O pesquisador Anderson Gomes Santana comenta o trabalho desenvolvido por uma equipe formada no Templo Guaracy do Brasil (TGB) que tem como finalidade preservar, organizar e comunicar a Tradição Umbandista praticada pelo TGB.
Constituição e expansão
O Templo Guaracy do Brasil (TGB) é um espaço espiritualista de tradição umbandista legalmente constituído em agosto de 1973, no bairro de Santo Amaro na cidade de São Paulo. Há 50 anos conduzido pelo Babalorixá Carlos Buby, o TGB tem como compromisso fundamental a preservação e o desenvolvimento pleno da vida. Para se alcançar esse objetivo, os membros associados se dedicam a estudos relacionados a fenômenos de mediunidade, reencarnação, forças da natureza, elementos naturais, metafísica etc. (PELLEGRINI, 2020).
Factualmente a Umbanda, no seu processo de florescimento, adquiriu variações ritualísticas e os Templos fundamentaram suas singularidades a partir de formações socioculturais de seus dirigentes. Com a iniciação de seu Babalorixá, ritualistamente o TGB se fundamentou nas tradições dos povos africanos e compreendeu a importância de não se afastar dos processos que transformam a sociedade e, por fim, teve a prudência de distanciar seus rituais de conotações excessivamente místicas e folclóricas (BUBY, 2020; 2023).
Essas condutas trouxeram ao TGB a oportunidade de agregar em sua filosofia os ensinamentos de mestres iluminados (Jesus Cristo, Sidarta Gautama, Maomé), sem integrar aos seus princípios preceitos imutáveis e interpretações contraditórias. Essa estrutura ritualística, litúrgica e filosófica deu condições para que o Templo Guaracy do Brasil expandisse suas raízes para além da cidade de São Paulo e do Brasil. (BUBY, 2020; 2023).
Na hodiernidade o TGB possui 18 Unidades Guaracyanas espalhadas entre o continente americano e europeu: no Brasil (São Paulo, Cotia, São Roque, Cananéia, Campinas, Fortaleza e João Pessoa); na Argentina (Rosário); nos EUA (Washington DC., Santa Cruz, Miami, Nova Iorque e Los Angeles); Canadá (Quebec), Portugal (Lisboa); França (Paris); Suíça (Genebra); Áustria (Graz), sendo que todas elas cumprem rigorosamente as normas legais nos países em que estão constituídas e respondem ao Babalorixá no que concerne aos fundamentos filosóficos e ritualísticos.
Comemoração dos 50 Anos do Templo Guaracy do Brasil
O ano de 2023 marcou o 50° aniversário do TGB e com ele a natural reflexão sobre o seu processo de amadurecimento, como um espaço de Umbanda e suas contribuições teóricas e práticas para a Tradição. Em abril do mesmo ano, visando uma forma de celebrar, refletir e, ao mesmo tempo, resgatar e compartilhar histórias e memórias, em um momento de recolhimento com seus filhos espirituais, o Babalorixá Carlos Buby partilhou o desejo de ser criar um museu e conceber uma exposição. Para desenvolver o projeto, um grupo foi formado por filhos espirituais [1] do TGB.

────────────────

INSTRUÇÕES DO EXERCÍCIO:
Responda às perguntas com base no texto sobre o Templo Guaracy do Brasil:
1. Em que mês e ano o TGB foi legalmente constituído?
2. Quantas Unidades Guaracyanas o TGB possui atualmente?
3. Em que mês de 2023 o Babalorixá Carlos Buby partilhou o desejo de criar um museu?
O material não é necessário para esta atividade.

DADOS FORNECIDOS:

────────────────

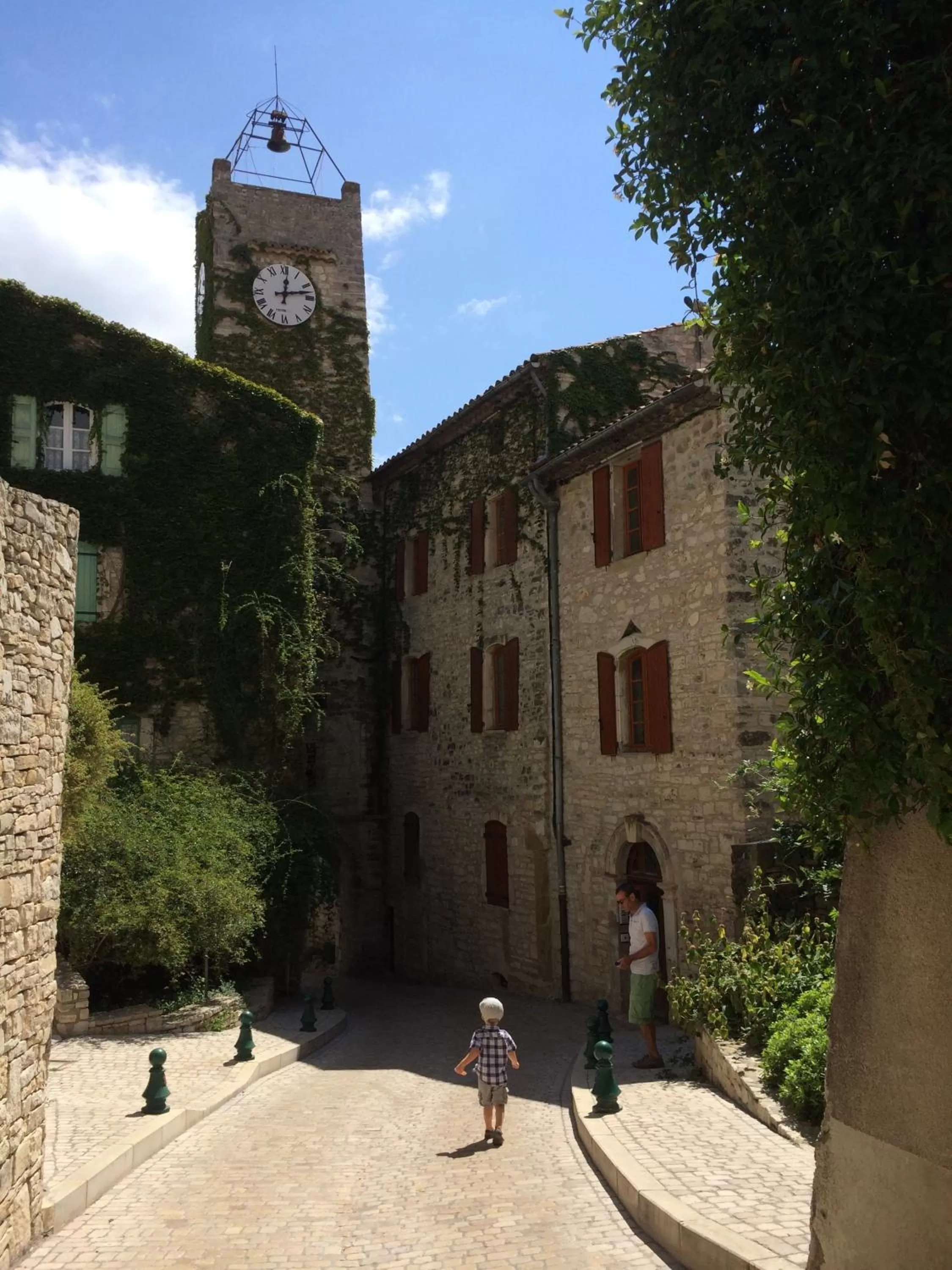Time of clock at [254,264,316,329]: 12:12
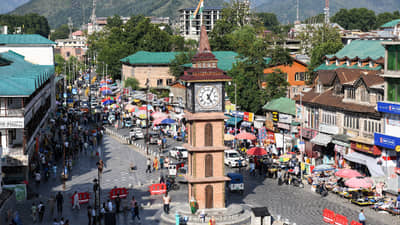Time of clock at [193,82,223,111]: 5:04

────────────────

SOLUÇÃO DA TAREFA:
1. O TGB foi legalmente constituído em agosto de 1973.
2. O TGB possui 18 Unidades Guaracyanas.
3. Ele partilhou esse desejo em abril de 2023.